WHAT THIS EXERCISE ASKS:
(A) In the passage on how income studies count health-care benefits, which country is named as the second-highest health-care spender in the developed world?
(B) Carry on the passage on how income studies count health-care benefits, starting right after its last sentence.
*** EXCERPTED PASSAGE Section Begins ***
…More revealing than any of these points of disagreement, however, are the ways in which the papers agree on how to define income. Take health-care benefits. Economists generally count both employer-sponsored health insurance and government programs such as Medicaid as income. In reality, people value these benefits far less than they would value the cash equivalent. But even putting that aside, the way this supposed income is defined—by dividing the total cost of the program by the number of recipients—can make it appear as if people are getting richer when they clearly are not.
Source: A Baffling Academic Feud Over Income Inequality – The Atlant
Consider the following thought experiment, proposed to me by the Nobel Prize–winning economist Angus Deaton: A private-equity fund buys up a bunch of hospitals and immediately raises prices across the board, increasing the cost of health care without changing its quality. According to your typical economist, everyone receiving that health care now has a higher income than they did before. Or, Deaton said, imagine the reverse: The United States, which has the highest per-person health-care costs in the developed world, embarks on a heroic effort to lower its costs to the same level as Switzerland, the second-highest spender, without compromising quality. If that happened, it would appear in the income data as if Americans, on average, had each lost nearly $9,000 a year.
This turns out to be not too far from how both inequality papers treat health-care spending. Over the same time period that poor Americans’ life expectancy stagnated and then declined, a massive boost in spending on Medicare, Medicaid, and employer-provided insurance has made it look as if those people have gotten significantly richer. If anything, both teams may be putting a thumb on the scale in favor of finding less inequality.
*** EXCERPTED PASSAGE Section Ends ***
*** COLLECTED DATA Section Begins ***
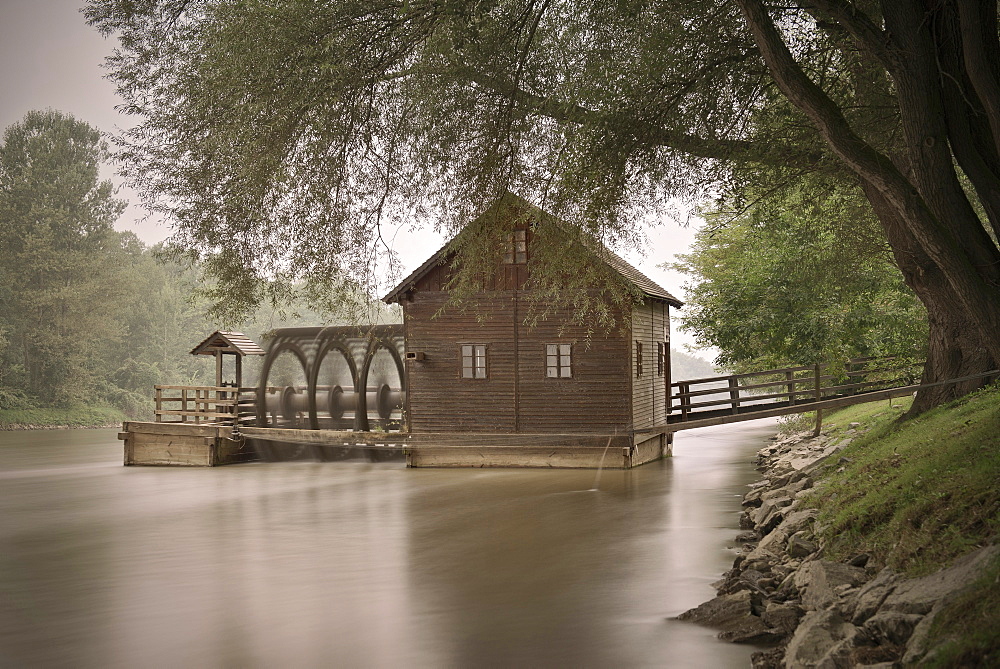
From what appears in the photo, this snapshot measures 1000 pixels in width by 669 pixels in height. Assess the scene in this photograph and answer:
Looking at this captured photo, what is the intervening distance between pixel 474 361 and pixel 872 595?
1566 centimetres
*** COLLECTED DATA Section Ends ***
SOLVED PROBLEMS:
(A) Switzerland.

(B)
…Luckily, we don’t have to rely on one data source or statistical technique to know that inequality has risen. The Congressional Budget Office finds that from 1979 to 2014, the top one percent’s share of after-tax income went up 6 percent. The Fed’s Survey of Consumer Finances and a 2023 study using tax data find similarly large increases when it comes to wealth. Then there’s plain old common sense. In 1982, the year Forbes released its first-ever annual list of the 400 wealthiest Americans, the shipowner and real-estate tycoon Daniel Ludwig topped the list with a net worth of about $6 billion in today’s dollars. In 2023, the top three wealthiest individuals, Elon Musk, Jeff Bezos, and Larry Ellison, were worth $251 billion, $161 billion, and $158 billion, respectively. Inequality also manifests in ways that aren’t obviously economic: From 2001 to 2014, for example, the life expectancy of the wealthiest Americans rose by about three years—the equivalent of curing cancer—while the poorest experienced no gains. Perhaps only an economist could figure out a way to deny that the richest people are even richer than they used to be.